UK Report Spotlights Internal Reporting
British regulators published a report last week on how financial firms handle allegations of personal misconduct, finding that a significant number of firms don’t have any formal governance process to review complaints and a small number still don’t even have required internal whistleblower programs.
The report was published last Friday by the U.K. Financial Conduct Authority, which regulates a wide range of financial firms there. It was based on a survey of nearly 1,000 financial firms operating in London, and specifically looked at reports of non-financial misconduct (discrimination, harassment, drug abuse, workplace violence, and the like). Many of the findings were broadly in line with other studies of whistleblower programs that look across multiple industries or multiple countries; but the report flagged a few issues that are worth examining in detail, so that you can assure that they won’t cause problems in your own organization.
For starters, one-third of survey respondents said their firm has no formal governance structure or committee that decides the outcomes (including disciplinary actions) for employees involved in non-financial misconduct cases. That lack of governance structure even persisted among larger firms, sometimes to an alarming degree.
For example, among market intermediaries (banks, brokerages, and other firms that help buyers and sellers execute transactions) that had at least 250 employees, 39 percent said they had no committee that decides outcomes for non-financial misconduct. Forty-four percent of large market insurers said the board receives no management information about non-financial misconduct.

_Dataset entries_
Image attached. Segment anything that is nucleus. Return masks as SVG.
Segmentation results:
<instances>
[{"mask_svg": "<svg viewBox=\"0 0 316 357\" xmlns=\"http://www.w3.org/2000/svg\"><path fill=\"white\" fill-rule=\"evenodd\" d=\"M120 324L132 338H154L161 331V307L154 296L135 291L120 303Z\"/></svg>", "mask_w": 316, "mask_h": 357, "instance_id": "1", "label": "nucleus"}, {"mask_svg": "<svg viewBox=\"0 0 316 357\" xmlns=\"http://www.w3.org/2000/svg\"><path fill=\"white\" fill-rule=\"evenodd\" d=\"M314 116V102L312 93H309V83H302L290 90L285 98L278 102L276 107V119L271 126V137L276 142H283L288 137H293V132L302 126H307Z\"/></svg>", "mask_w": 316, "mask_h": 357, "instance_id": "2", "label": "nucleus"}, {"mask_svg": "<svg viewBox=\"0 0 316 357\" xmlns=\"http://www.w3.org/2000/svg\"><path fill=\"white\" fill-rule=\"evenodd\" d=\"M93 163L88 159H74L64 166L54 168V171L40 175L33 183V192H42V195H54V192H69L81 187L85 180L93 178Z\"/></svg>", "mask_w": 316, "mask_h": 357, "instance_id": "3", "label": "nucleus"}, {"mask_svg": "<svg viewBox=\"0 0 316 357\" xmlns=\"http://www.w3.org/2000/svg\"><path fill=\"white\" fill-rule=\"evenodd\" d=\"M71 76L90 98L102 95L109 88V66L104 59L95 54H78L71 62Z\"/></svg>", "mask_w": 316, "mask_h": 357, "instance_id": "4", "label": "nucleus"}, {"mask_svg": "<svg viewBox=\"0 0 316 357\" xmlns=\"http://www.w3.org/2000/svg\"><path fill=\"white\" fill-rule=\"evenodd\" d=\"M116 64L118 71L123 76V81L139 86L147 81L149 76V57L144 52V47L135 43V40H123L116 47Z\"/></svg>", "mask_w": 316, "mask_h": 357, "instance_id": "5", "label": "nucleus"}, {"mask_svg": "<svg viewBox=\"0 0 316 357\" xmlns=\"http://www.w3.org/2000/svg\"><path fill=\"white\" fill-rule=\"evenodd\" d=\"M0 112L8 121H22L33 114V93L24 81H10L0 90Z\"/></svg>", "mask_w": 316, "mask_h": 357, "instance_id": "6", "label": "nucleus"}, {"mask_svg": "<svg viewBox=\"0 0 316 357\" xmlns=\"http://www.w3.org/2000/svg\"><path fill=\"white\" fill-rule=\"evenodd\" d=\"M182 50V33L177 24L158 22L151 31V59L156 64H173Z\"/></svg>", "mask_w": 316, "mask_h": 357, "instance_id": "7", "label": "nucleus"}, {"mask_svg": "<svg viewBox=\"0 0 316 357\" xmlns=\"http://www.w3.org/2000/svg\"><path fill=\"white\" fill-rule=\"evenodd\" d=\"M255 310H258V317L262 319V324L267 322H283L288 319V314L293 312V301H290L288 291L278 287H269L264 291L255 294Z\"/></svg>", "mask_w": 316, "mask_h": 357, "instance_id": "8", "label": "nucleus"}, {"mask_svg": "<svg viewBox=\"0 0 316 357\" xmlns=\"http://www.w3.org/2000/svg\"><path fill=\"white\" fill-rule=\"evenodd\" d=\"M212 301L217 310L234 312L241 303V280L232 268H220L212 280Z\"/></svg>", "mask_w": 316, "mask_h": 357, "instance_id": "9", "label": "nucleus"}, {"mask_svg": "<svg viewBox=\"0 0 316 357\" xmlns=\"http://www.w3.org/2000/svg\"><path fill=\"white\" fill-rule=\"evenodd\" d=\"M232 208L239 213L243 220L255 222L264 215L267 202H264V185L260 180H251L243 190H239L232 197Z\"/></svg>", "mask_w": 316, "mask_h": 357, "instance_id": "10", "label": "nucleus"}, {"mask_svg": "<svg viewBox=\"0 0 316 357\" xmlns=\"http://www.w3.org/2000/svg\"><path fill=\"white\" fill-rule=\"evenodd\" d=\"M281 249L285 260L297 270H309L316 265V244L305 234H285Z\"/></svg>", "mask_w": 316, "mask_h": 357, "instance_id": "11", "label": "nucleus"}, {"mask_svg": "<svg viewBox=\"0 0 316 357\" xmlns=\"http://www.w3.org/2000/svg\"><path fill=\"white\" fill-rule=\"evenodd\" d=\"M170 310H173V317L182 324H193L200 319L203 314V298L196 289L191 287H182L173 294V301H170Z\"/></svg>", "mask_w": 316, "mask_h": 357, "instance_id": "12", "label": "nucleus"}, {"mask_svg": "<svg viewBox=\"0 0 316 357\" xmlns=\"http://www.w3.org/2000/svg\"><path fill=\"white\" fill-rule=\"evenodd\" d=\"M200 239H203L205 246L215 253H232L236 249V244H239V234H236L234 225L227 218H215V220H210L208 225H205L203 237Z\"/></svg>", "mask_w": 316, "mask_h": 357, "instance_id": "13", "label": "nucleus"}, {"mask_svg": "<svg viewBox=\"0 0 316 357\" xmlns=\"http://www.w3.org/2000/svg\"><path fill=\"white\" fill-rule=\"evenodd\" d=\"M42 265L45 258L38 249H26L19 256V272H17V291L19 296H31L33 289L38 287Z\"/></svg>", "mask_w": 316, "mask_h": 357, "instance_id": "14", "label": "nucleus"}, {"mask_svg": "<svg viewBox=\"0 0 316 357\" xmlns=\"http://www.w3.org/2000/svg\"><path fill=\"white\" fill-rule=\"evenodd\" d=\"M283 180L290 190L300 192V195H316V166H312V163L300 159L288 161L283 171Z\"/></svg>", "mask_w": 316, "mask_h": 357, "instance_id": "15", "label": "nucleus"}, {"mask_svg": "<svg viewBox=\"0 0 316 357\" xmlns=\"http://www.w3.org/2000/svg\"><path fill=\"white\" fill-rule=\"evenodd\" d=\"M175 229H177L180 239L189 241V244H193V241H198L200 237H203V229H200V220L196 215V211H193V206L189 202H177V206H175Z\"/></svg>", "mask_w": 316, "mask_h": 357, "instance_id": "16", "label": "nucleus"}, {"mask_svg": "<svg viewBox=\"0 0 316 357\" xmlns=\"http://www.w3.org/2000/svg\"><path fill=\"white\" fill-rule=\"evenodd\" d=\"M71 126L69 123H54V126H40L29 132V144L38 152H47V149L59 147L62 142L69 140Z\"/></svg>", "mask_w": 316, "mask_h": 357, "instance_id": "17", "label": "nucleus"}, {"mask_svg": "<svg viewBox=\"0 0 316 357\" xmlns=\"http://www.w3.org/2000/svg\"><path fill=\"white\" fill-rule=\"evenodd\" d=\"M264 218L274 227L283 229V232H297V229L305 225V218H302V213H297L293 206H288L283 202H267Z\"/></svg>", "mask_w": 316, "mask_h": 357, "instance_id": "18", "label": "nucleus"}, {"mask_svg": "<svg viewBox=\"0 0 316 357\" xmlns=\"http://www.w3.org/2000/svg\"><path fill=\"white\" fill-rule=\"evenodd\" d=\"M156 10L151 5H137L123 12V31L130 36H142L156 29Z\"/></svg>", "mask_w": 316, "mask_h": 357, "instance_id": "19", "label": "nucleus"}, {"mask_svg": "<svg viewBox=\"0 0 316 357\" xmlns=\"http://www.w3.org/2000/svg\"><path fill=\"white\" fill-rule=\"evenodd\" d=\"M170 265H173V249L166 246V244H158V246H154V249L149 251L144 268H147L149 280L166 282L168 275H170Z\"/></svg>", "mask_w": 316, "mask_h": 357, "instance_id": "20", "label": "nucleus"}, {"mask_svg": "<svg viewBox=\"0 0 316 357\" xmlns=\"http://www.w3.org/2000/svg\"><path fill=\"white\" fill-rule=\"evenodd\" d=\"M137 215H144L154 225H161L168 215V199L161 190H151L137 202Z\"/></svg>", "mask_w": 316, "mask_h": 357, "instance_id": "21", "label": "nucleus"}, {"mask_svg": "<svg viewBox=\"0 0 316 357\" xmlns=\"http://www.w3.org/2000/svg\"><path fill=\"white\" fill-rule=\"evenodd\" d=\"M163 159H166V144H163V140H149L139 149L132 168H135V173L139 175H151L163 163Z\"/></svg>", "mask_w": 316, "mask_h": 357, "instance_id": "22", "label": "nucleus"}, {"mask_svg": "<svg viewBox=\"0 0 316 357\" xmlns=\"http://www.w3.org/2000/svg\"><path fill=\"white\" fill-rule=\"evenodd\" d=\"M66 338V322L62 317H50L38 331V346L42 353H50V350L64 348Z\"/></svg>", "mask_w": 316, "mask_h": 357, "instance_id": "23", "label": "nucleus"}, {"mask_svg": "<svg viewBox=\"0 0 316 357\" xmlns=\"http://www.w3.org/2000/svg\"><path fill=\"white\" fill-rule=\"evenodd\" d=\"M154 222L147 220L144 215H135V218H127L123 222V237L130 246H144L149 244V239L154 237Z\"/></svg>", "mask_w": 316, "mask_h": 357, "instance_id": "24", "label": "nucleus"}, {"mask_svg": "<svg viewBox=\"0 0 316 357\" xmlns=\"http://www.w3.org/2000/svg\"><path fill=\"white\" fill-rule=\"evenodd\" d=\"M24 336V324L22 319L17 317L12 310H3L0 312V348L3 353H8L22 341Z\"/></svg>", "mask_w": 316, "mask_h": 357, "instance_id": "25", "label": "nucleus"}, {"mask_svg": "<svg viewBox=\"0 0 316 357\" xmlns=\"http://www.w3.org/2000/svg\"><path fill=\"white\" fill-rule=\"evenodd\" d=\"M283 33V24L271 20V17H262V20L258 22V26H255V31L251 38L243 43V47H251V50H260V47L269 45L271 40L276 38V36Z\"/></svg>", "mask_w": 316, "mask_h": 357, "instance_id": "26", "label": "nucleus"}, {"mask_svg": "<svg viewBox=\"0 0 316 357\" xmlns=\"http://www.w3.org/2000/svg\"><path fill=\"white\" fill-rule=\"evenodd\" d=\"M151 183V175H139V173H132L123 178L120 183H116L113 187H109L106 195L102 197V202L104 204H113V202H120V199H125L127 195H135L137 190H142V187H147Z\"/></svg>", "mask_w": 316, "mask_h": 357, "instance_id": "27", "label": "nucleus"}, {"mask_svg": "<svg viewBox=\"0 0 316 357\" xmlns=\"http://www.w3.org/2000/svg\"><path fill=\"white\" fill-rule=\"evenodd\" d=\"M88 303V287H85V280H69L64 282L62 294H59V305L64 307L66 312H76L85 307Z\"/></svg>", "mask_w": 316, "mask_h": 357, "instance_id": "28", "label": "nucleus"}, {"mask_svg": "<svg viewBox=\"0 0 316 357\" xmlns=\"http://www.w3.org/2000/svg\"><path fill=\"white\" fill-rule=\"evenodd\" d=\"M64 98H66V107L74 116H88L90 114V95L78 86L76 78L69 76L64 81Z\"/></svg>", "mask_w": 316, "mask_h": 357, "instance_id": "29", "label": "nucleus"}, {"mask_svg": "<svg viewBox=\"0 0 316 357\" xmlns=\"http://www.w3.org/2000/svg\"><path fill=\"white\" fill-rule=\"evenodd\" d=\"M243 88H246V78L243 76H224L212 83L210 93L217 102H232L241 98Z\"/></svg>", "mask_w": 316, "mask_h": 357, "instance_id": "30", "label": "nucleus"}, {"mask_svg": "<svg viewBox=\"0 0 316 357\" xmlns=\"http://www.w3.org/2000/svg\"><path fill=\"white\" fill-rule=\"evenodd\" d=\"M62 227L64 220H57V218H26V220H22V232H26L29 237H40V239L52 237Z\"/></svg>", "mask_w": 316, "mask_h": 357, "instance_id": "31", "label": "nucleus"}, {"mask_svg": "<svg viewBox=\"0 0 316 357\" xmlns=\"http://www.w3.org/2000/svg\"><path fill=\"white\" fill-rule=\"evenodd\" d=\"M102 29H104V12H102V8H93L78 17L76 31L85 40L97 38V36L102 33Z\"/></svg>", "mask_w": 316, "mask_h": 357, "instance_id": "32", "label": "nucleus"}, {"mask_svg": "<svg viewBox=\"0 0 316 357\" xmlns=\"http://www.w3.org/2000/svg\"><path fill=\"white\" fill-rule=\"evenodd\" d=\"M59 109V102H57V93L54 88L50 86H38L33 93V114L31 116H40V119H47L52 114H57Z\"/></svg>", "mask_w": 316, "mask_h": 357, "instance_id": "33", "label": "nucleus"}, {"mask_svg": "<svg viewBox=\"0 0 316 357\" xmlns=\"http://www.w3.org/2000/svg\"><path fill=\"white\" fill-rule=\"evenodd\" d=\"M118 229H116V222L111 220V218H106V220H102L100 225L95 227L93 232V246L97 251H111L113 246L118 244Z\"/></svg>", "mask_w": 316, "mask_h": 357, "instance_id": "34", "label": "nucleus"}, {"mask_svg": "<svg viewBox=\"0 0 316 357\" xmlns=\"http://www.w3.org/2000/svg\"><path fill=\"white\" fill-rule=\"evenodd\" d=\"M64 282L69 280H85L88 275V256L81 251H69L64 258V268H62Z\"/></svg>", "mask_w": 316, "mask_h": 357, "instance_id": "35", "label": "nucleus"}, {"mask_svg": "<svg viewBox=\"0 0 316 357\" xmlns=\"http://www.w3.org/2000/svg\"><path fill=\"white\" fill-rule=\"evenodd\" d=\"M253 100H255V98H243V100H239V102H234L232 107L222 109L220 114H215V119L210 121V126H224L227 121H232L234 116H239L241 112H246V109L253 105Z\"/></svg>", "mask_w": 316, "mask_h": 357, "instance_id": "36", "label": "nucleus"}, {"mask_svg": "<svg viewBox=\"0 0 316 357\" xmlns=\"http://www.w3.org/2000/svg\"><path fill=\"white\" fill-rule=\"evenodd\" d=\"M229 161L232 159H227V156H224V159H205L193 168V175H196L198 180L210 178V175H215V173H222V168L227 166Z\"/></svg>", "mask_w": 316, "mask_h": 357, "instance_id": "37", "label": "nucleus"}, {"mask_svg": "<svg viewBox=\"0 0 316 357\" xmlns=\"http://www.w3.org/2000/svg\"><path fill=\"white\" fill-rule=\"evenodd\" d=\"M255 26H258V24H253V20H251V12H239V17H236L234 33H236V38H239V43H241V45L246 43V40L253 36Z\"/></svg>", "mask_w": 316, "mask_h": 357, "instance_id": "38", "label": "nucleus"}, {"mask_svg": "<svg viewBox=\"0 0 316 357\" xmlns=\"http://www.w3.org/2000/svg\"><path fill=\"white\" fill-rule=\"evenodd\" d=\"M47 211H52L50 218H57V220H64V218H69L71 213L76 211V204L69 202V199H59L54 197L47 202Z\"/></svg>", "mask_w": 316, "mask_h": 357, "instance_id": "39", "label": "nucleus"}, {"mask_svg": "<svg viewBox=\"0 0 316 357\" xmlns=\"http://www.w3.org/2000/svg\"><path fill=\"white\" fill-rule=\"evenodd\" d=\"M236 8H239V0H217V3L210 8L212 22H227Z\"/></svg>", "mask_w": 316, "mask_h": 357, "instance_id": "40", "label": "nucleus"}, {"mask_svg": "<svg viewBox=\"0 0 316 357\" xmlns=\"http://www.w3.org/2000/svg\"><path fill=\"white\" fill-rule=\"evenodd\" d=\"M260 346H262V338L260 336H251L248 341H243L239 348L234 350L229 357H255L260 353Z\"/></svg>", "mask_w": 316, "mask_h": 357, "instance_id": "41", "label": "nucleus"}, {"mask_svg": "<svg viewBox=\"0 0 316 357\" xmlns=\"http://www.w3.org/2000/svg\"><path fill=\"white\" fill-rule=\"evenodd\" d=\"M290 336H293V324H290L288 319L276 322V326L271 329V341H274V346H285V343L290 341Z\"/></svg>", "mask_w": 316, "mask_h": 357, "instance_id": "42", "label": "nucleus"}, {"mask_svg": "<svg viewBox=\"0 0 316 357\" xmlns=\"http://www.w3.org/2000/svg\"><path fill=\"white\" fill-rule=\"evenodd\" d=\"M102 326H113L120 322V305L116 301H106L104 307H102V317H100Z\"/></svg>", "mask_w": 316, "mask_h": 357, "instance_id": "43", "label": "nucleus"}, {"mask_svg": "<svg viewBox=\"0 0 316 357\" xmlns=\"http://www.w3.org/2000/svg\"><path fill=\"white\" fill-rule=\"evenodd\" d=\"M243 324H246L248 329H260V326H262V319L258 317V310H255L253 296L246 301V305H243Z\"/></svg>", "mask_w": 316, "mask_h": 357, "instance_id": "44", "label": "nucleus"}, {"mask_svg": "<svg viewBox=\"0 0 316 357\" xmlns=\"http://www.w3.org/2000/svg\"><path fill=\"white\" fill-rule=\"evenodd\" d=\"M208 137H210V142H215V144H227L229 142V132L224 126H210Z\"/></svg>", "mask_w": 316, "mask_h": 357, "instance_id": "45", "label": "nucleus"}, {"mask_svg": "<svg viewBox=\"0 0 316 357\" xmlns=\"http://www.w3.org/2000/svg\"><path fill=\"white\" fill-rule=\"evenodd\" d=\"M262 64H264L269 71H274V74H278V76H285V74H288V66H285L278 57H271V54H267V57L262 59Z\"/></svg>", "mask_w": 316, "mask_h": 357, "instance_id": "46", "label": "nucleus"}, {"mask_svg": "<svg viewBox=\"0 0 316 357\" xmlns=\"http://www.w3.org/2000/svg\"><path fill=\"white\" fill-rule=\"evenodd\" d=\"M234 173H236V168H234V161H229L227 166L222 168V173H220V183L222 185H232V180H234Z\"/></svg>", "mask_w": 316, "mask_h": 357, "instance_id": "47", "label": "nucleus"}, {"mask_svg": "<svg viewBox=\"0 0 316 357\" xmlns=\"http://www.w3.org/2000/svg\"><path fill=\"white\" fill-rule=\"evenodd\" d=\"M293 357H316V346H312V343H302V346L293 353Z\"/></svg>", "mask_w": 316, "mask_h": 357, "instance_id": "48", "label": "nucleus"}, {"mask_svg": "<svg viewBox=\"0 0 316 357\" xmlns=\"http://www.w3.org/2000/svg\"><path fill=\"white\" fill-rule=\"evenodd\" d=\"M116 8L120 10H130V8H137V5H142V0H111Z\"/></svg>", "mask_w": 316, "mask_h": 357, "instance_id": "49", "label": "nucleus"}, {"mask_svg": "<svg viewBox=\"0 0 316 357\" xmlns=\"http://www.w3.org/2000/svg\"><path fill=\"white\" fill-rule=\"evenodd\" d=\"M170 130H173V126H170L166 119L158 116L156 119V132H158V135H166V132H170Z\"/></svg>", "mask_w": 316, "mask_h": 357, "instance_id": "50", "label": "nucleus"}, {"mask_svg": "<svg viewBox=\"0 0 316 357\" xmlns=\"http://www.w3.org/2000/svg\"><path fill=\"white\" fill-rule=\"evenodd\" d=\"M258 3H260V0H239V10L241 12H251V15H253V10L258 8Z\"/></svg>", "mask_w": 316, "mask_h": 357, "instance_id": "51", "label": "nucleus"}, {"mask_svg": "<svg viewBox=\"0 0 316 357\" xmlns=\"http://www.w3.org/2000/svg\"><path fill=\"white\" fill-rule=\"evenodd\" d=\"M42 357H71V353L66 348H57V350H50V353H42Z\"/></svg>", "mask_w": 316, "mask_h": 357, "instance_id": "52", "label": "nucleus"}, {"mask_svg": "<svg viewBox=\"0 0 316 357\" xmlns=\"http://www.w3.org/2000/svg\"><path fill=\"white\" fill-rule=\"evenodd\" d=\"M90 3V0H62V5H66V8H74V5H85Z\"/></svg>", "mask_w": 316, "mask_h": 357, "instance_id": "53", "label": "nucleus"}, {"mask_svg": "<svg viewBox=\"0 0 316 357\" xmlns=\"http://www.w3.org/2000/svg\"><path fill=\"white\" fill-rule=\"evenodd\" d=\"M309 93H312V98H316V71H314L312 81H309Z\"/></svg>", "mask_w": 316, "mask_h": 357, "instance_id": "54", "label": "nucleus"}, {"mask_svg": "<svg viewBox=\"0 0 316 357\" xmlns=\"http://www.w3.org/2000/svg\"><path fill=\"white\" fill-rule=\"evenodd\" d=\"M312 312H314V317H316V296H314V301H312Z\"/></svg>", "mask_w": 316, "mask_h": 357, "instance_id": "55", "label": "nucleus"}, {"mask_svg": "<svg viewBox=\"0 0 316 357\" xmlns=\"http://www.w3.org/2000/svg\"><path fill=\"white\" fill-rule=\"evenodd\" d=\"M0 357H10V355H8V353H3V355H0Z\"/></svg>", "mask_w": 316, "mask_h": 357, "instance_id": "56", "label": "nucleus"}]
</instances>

_Work instructions_
1) In the article on the UK misconduct report, why does the writer say the issues the report flagged deserve detailed examination?
2) Continue the article on the UK misconduct report from its final sentence.

_Per-task answers_
1) The writer says these issues deserve detailed examination so that readers can make sure they will not cause problems in their own organizations. The report's findings largely match other studies of whistleblower programs, but it flagged a few issues that make this kind of check worthwhile.

2)
The FCA readily admitted that not all firms need a formal governance structure — but the larger the firm, the more you do need one, to assure consistency in discipline across large numbers of employees. So those large firms without a governance structure left the FCA concerned. “The responses to questions about board [reports] and governance structures suggest that large firms’ governance and oversight of non-financial misconduct could be falling short of our expectations for the size, nature and complexity of the firms’ businesses,” the report said.
I would simply note that here in the United States, the Securities and Exchange Commission’s many settlements with financial firms for off-channel messaging apps always include provisions for stronger governance of disciplinary action, to assure that violations are enforced consistently and proportionately. Sure, those violations involve recordkeeping rather than personal misconduct, but the theory is the same: companies need a mechanism to enforce consistent discipline, because that, in turn, supports a strong culture of ethics and compliance.
So, does your organization have a formal structure to review and adjudicate reports of personal misconduct? Is that structure documented, and suitable for your organization’s litigation and compliance risks? Those are the questions you want to ponder.
The report also found that a small number of firms (anywhere from 3 to 10 percent, depending on the type of firm) still didn’t have a whistleblower program as required by law. In this day and age, however, you gotta wonder about any financial firm that hasn’t achieved these table stakes of a compliance program. #FrownUpon
Other Numbers About Reports
The FCA report also found a steady increase in both (a) the total number of reports that firms received over the last three years and (b) the number of incidents per 1,000 employees. See Figure 1, below.
The FCA called that increase “significant,” and in relative terms that’s true. For example, if you went from 1.8 reports per 1,000 employees in 2021 to 5 reports per 1,000 by 2023 (which happened for market intermediaries), that means your rate of complaints more than doubled in two years’ time. That should set off alarms in any compliance or HR department.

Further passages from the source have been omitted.